| EXERCISE INSTRUCTIONS |
Please retype the passage of the ACA Woking news below that opens with the words containing "Following the fascinating" and closes with "their service careers.", keeping every word and mark unchanged.

| EXCERPT TO READ |
ACA Woking News by Paul Holden, PRO

11 January 2005


Following the fascinating accounts from two of their members who became Helicopter Winchmen at one stage of their peacetime RAF service, two recent meetings of the local branch of the Aircrew Association have also been devoted to members’ accounts of aspects of their service careers.

Peter Hughes climbing into his Piston Provost during flying training
Peter Hughes
The first account was by Peter Hughes, whose grandfather and father both served in the Navy. He joined as a Boy Entrant in December 1949, and was given a very wide range of courses at St. Vincent, followed by 2 months sea trials at Portland Firth. Some boys he met there from HMS Arethusa were very advanced, and helpful. Following this he was sent by “Empire Pride” to Colombo, to join HMS Mauritius, which was in dry dock there, prior to putting to sea for working up, and was called to Shatt El Arab to brazen out the Persian gun batteries guns to guns.

His next ship was HMS Kenya, where he was head messenger boy for the Captain’s cabin, which enabled him to swat up for “Educational Test 8” and take up an interest in anti-submarine warfare. Passing out from HMS Vernon as UW3, he was posted to a 400-ton coal-burning minesweeper. About this time he applied to become a commissioned pilot, but failed his first board – and only passed his second board, despite failing every question, because “he showed a good sense of humour”! Members were very lucky to be told how it really was, on a day to day basis, to serve in the Navy “below the decks”.

In 1955 he flew 120 training hours on Alvis Leonides piston-engined Provosts, and was commissioned at Syerston, expecting to go on Gannets for anti-submarine duties. However, he went on to RAF Valley to fly Vampires, which changed his ideas to becoming a fighter pilot, in which role he flew Sea Hawks from Lossiemouth. (It was from here that his father flew against the Tirpitz.) Later he developed Vertigo, which caused him to be discharged from the Navy, and he then served as an Air Traffic Control Officer in Heathrow Tower.

| DATA SHOWN |
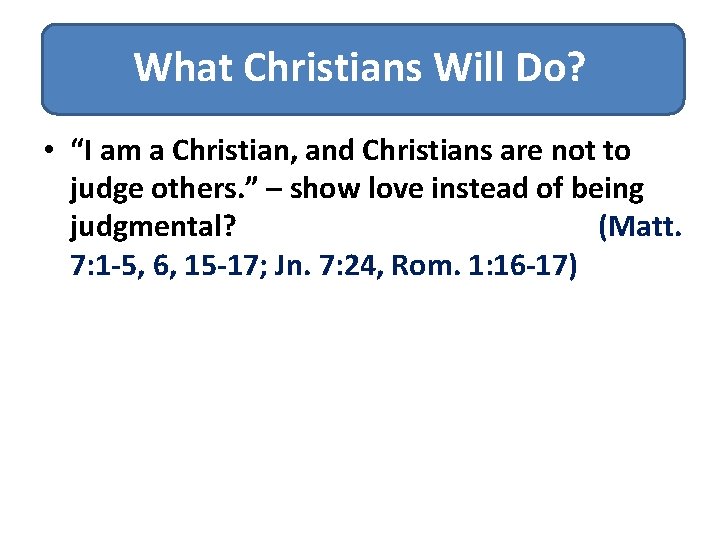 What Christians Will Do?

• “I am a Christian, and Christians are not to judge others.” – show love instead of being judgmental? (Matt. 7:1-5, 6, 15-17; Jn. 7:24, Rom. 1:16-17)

| OUTPUT OF THE EXERCISE |
Following the fascinating accounts from two of their members who became Helicopter Winchmen at one stage of their peacetime RAF service, two recent meetings of the local branch of the Aircrew Association have also been devoted to members’ accounts of aspects of their service careers.